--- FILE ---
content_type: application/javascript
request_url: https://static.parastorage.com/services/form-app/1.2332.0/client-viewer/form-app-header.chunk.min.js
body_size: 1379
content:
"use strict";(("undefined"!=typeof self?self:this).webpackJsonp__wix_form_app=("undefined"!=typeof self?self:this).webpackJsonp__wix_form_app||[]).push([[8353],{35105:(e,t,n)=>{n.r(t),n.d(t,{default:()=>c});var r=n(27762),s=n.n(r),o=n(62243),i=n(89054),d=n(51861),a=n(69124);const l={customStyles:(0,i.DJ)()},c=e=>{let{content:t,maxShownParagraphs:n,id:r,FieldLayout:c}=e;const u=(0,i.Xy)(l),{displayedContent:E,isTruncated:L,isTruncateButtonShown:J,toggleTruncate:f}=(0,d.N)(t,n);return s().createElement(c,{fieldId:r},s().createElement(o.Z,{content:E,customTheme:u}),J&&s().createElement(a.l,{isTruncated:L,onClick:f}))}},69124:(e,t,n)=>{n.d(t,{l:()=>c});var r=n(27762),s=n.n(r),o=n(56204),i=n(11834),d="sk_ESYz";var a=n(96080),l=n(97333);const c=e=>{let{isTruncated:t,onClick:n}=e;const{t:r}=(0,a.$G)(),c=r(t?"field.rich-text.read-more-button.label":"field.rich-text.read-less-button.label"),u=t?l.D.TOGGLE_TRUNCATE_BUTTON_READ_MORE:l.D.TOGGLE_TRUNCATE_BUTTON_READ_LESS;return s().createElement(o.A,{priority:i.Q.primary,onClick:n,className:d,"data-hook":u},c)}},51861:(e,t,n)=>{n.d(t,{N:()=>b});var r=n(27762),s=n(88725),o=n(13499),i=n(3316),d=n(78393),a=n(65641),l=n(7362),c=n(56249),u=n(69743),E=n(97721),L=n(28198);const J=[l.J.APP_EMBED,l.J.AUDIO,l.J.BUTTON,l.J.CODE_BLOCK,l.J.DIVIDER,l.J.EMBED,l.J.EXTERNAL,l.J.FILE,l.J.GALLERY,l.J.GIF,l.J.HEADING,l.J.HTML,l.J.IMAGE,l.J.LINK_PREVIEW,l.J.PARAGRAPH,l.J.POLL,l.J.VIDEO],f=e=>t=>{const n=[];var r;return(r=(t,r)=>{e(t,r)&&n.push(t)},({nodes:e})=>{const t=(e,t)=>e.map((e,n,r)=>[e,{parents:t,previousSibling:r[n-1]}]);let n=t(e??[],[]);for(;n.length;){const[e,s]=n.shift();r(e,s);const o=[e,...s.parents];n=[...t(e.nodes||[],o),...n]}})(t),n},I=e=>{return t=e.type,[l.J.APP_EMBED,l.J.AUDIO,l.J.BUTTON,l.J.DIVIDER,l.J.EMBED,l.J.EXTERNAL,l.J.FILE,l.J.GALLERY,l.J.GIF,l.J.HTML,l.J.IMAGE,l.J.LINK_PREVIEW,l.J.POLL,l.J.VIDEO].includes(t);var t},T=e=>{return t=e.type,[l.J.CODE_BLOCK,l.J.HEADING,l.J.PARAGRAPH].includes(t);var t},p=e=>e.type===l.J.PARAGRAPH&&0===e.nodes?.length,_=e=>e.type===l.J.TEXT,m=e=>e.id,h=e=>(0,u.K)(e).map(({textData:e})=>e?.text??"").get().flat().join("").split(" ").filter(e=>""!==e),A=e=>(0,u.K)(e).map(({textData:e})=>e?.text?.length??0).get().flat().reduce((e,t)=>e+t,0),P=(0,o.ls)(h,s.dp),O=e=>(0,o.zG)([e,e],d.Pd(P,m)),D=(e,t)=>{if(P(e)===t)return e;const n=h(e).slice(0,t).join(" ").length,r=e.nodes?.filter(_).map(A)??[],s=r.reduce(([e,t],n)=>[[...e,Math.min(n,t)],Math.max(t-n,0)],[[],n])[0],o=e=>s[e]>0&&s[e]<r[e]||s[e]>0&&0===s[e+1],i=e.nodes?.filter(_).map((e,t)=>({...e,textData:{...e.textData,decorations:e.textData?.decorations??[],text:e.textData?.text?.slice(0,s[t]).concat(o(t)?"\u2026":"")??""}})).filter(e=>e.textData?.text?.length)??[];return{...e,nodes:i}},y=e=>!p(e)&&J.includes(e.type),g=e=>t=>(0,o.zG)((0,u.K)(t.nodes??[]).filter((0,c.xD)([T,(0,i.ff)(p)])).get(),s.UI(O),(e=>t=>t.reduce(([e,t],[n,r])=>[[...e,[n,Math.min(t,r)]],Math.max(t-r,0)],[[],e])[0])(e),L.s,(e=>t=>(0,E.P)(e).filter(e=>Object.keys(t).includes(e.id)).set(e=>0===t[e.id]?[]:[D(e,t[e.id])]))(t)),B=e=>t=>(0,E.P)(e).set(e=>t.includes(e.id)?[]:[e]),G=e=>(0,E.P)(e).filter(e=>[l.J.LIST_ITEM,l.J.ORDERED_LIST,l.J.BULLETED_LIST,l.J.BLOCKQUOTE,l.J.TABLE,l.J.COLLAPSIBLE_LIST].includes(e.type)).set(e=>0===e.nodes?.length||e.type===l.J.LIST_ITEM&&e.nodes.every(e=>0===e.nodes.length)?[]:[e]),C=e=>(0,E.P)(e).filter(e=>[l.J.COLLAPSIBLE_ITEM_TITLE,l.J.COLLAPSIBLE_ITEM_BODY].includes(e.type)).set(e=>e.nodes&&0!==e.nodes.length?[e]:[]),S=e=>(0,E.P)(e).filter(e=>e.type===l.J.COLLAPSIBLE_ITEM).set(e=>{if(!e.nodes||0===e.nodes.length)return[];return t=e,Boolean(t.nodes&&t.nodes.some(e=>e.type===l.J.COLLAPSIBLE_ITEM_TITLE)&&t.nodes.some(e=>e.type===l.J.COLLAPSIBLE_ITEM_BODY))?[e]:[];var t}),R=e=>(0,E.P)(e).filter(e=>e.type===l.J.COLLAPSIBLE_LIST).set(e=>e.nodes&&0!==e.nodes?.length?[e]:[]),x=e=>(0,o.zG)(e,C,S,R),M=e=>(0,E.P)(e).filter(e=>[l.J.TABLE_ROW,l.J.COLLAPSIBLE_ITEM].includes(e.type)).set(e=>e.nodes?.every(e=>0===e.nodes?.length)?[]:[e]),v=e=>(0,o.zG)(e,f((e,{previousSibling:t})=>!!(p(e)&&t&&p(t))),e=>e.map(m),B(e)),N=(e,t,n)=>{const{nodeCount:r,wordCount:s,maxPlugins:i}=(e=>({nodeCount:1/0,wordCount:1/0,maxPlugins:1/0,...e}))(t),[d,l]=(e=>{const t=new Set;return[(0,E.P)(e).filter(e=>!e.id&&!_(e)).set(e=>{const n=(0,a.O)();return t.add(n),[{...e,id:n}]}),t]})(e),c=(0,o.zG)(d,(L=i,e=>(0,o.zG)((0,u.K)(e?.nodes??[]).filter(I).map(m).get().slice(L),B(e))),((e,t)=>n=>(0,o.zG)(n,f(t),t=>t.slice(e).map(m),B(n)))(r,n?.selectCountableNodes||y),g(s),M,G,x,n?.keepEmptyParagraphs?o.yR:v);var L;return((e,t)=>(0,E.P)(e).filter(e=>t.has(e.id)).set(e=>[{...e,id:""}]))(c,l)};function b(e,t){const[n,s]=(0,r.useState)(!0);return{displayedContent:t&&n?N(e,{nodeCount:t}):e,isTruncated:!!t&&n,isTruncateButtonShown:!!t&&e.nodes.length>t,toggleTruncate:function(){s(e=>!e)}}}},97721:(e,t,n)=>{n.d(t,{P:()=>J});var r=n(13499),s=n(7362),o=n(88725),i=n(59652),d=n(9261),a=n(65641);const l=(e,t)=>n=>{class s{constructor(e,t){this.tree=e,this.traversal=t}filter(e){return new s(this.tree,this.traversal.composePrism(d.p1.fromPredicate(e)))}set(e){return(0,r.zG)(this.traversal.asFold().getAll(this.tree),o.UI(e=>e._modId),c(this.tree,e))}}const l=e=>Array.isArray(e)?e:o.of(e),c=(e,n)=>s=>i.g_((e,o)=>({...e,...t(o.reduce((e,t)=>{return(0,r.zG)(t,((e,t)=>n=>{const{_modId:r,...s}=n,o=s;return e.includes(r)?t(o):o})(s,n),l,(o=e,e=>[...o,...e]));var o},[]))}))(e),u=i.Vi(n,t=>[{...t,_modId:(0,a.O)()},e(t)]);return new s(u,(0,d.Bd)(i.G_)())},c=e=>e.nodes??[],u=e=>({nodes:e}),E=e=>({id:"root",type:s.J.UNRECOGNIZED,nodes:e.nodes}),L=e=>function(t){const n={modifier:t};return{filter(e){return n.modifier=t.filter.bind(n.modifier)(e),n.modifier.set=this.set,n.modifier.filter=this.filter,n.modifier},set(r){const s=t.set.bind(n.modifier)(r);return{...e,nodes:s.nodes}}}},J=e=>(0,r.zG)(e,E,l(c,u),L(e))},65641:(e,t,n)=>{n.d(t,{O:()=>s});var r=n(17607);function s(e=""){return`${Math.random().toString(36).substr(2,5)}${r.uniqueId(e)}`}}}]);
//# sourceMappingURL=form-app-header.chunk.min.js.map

========================

- [YOUR TASK]
What lines of the material above hold the string "header"? Please copy them.

- [RESPONSE AREA]
request_url: https://static.parastorage.com/services/form-app/1.2332.0/client-viewer/form-app-header.chunk.min.js
//# sourceMappingURL=form-app-header.chunk.min.js.map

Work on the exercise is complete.